By Carleton Hollister
Ben and Sherry had been happily married for 12 years when they met with me for the first time. They had a beautiful daughter, age 10. They had good jobs and life was going well. They were both funding their 401(k) plans at work and they began funding their Roth accounts through me. In addition, we had a long conversation about life insurance. Other than the small amount they had through their employers, Ben and Sherry had no life insurance. With a young daughter, a mortgage and two healthy incomes, life insurance was an important piece of their financial puzzle.

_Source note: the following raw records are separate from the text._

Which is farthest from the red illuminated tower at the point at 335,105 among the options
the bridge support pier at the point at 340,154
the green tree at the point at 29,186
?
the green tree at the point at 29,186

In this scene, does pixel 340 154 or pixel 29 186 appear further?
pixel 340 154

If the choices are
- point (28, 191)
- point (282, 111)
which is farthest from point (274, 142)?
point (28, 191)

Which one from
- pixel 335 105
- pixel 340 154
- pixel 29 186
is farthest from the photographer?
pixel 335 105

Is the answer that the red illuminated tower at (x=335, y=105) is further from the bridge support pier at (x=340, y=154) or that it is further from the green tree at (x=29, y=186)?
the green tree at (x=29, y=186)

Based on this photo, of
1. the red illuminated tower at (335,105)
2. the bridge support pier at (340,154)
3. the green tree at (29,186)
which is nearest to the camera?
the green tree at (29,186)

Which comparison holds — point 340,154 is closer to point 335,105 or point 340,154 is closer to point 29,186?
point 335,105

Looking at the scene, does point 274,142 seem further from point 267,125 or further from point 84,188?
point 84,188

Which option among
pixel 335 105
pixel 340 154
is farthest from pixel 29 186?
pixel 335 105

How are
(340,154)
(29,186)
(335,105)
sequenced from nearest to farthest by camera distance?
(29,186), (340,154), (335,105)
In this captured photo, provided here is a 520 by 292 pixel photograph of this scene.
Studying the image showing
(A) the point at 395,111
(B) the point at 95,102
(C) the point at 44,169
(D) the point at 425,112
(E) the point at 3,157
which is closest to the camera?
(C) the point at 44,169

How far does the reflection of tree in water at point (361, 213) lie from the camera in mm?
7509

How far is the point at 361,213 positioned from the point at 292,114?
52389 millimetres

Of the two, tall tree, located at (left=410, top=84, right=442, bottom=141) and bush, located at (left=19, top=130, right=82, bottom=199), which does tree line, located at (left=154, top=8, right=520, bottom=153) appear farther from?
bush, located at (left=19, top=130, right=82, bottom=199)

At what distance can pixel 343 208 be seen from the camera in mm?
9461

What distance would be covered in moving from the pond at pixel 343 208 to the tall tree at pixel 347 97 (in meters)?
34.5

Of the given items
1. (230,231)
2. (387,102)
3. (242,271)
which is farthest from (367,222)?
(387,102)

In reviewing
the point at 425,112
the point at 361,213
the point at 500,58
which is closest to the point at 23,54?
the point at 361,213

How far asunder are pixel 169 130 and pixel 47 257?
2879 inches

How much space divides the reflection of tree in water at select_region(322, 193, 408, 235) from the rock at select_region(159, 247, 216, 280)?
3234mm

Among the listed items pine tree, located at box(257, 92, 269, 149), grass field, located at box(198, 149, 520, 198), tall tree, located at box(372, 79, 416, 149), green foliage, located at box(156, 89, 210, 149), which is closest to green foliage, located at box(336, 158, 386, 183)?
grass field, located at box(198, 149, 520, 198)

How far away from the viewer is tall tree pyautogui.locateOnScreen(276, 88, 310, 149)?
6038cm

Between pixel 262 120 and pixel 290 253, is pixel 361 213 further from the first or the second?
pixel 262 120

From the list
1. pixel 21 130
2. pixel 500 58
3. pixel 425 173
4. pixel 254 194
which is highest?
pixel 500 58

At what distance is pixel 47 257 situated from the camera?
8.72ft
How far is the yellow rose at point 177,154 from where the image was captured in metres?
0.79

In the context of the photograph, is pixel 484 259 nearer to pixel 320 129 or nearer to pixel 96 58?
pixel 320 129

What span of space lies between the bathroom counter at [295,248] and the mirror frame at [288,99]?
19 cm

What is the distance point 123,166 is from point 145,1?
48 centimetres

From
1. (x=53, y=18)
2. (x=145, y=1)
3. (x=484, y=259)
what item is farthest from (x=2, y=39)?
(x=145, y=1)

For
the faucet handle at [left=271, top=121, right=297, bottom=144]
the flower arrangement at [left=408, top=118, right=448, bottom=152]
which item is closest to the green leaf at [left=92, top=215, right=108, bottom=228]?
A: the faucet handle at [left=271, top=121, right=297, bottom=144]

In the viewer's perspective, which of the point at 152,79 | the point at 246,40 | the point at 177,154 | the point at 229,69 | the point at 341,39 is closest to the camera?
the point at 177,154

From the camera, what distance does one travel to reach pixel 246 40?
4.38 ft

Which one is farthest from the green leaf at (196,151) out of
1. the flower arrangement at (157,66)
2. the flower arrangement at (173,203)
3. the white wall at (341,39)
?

Life had not always been so kind to Ben and Sherry. Ben was divorced, and was estranged from his two teenage daughters. Sherry had a grown son from a previous marriage, and his father was not in the picture. The divorce had hurt Ben’s credit and Sherry’s credit was not very good either. The home they owned was in Ben’s name because he had better credit.
As I always do, I presented a range of coverage for both Ben and Sherry. I generally present coverage amounts of $250,000, $500,000 and either $750,000 or $1 million. As we were discussing 20-year term insurance, I noted that the cost of such coverage was not very high. Sherry seemed surprised when Ben decided he wanted $500,000 worth of coverage on himself instead of $250,000.
Over the years, we had our annual reviews. I had the retirement plan at Ben’s workplace, so I saw him more frequently than I saw Sherry. Sherry was in school as well as working full time, so she and Ben had a very busy household. Part of the discussion each year was the fact that they had not written their wills since they had been married. Even though I encouraged them to do so and gave them the name of an attorney, that task never got done.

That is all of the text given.